─── Teks bacaan ───

Kenyataannya, ketika Anda berada dalam suatu grup atau kelompok, Anda justru bekerja tidak lebih baik daripada ketika Anda bekerja sendirian. Tipuan psikologis ini disebabkan karena Anda merasa bahwa hasil pekerjaan Anda akan digabung dan diakumulasikan dengan pekerjaan orang lain. Otomatis, Anda merasa tidak perlu lagi bersusah payah. Toh hasilnya nanti akan jadi hasil kolektif grup atau kelompok.

Tipuan psikologis ini disebut Ringelmann Effect, yang diambil dari seorang insinyur berkebangsaan Perancis bernama Maximilien Ringelmann. Ringelmann berargumen: You put less effort when in group than you would if working alone on the same group.

Efek psikologis ini pernah diuji secara empiris salah satunya oleh Alan Ingham di tahun 1974. Sejumlah responden ditutup matanya dan diminta untuk menarik seutas tambang. Ingham kemudian mengukur daya tarik dari tiap-tiap responden.

Alan Ingham melakukan dua kali percobaan. Pada percobaan pertama, responden diberi tahu bahwa ia akan menarik tali tersebut bersama-sama dengan responden lain. Sedangkan pada percobaan kedua, responden diberi tahu bahwa ia akan menarik tambang sendirian.

Hasilnya, ketika responden diberi tahu bahwa mereka akan menarik tali bersama-sama dengan yang lain, daya tariknya justru rata-rata 18 persen lebih rendah daripada ketika mereka diberi tahu akan menarik tali tersebut sendirian. Padahal, di dua percobaan tersebut, tiap responden sebenarnya menarik tali tersebut sendirian.

Selain itu, responden yang diuji menunjukkan adanya fenomena evaluation apprehension. Ketika responden diuji atau dinilai sendirian, mereka cenderung lebih serius dan berusaha tampil maksimal. Sebaliknya, ketika diuji bareng-bareng, responden cenderung rileks atau bahkan malas.

─── Baris data ───

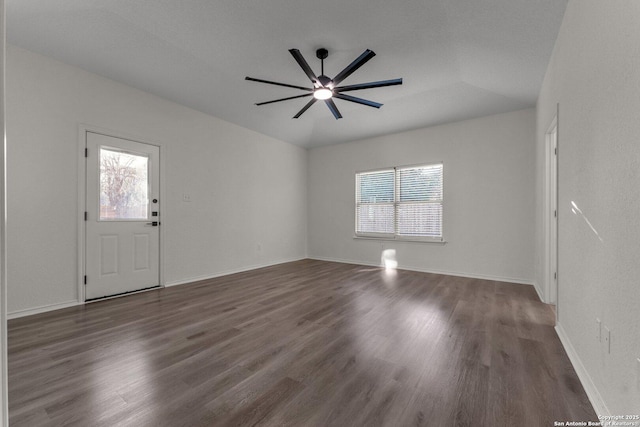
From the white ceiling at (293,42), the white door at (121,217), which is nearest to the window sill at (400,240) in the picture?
the white ceiling at (293,42)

───

Soal singkat 1 = Salin tanpa perubahan bagian teks tentang efek Ringelmann yang dimulai dengan "Efek psikologis ini" dan berlanjut hingga "sebenarnya menarik tali tersebut sendirian.".
Soal singkat 2 = Tulis lanjutan teks tentang efek Ringelmann, mulai setelah kalimat terakhirnya.

Jawaban yang diharapkan 1 =
Efek psikologis ini pernah diuji secara empiris salah satunya oleh Alan Ingham di tahun 1974. Sejumlah responden ditutup matanya dan diminta untuk menarik seutas tambang. Ingham kemudian mengukur daya tarik dari tiap-tiap responden.

Alan Ingham melakukan dua kali percobaan. Pada percobaan pertama, responden diberi tahu bahwa ia akan menarik tali tersebut bersama-sama dengan responden lain. Sedangkan pada percobaan kedua, responden diberi tahu bahwa ia akan menarik tambang sendirian.

Hasilnya, ketika responden diberi tahu bahwa mereka akan menarik tali bersama-sama dengan yang lain, daya tariknya justru rata-rata 18 persen lebih rendah daripada ketika mereka diberi tahu akan menarik tali tersebut sendirian. Padahal, di dua percobaan tersebut, tiap responden sebenarnya menarik tali tersebut sendirian.

Jawaban yang diharapkan 2 =
Ini yang menjelaskan mengapa produk regulasi dari DPR kita—yang notabene dikerjakan bersama-sama dengan menghabiskan banyak anggaran—ternyata tidak ada yang menonjol. Ini juga yang menjelaskan mengapa banyak satuan tugas atau unit tugas yang dibentuk oleh pemerintah, tetapi tidak memberikan hasil sesuai yang diharapkan.

Penjelasan kedua adalah tragedy of the commons. Ide ini dicetuskan oleh seorang geolog bernama Garrett Hardin di tahun 1968. Untuk menjelaskan tragedy of the commons, coba simak ilustrasi berikut.

Semisal ada sebuah danau yang penuh dengan ikan. Ada beberapa orang pemancing di danau tersebut, termasuk Anda. Selama tiap orang mengambil ikan secukupnya, maka jumlah ikan di danau akan tetap terjaga. Selama setiap pemancing hanya mengambil ikan sesuai yang akan mereka makan hari itu, maka tidak akan ada yang kekurangan.

Tapi bagaimana bila ada satu pemancing yang berbuat “lebih”? Ada satu pemancing yang mengambil ikan lebih banyak, lalu menjualnya ke pasar sehingga ia mendapatkan uang lebih. Ada pemancing lain yang menggunakan jala dan kapal supaya bisa memperoleh lebih banyak ikan.

Apa yang kira-kira akan Anda lakukan?

Kebanyakan orang tidak akan tinggal diam. Mungkin Anda akan ikut-ikutan berbuat curang. Mungkin Anda akan berkomplot dengan salah satu pemancing untuk menyetrum ikan-ikan di sana. Yes, anger over unfair situations is something you can’t help but feel. Pada akhirnya, ikan-ikan di danau akan habis, ekosistem rusak, dan semua orang kehabisan ikan.

Satu orang berbuat “lebih”, semua orang ikut-ikutan berbuat yang sama. Satu orang melakukan kecurangan, yang lain merasa “berhak” ikut berbuat curang. One misguided exploiter can crash the system. Greed is contagious, indeed.

Contoh yang kelihatan nyata misalnya di lampu merah. Ketika lampu merah menyala, ada satu pengendara motor yang berhenti melewati garis. Pengendara motor yang lain berhenti di depannya. Kemudian tak lama ada pengendara motor yang nekat menerobos kendati lampu hijau belum menyala. Tak lama kemudian, seluruh pengendara motor bersamaan kompak melanggar lampu merah.

Contoh lain misalnya ada antrian pembagian sembako gratis. Pada awalnya, antrian rapi dan semua orang tertib menunggu sesuai gilirannya. Tiba-tiba ada satu ibu-ibu yang menerobos antrian, protes, dan marah-marah karena merasa seharusnya ia didahulukan. Tak lama kemudian seorang bapak-bapak ikut-ikutan marah. Tak butuh waktu lama sampai antrian itu berubah jadi kerusuhan. Sounds familiar, isn’t it?

Dari uraian di atas, setidaknya ada beberapa pelajaran yang bisa kita ambil.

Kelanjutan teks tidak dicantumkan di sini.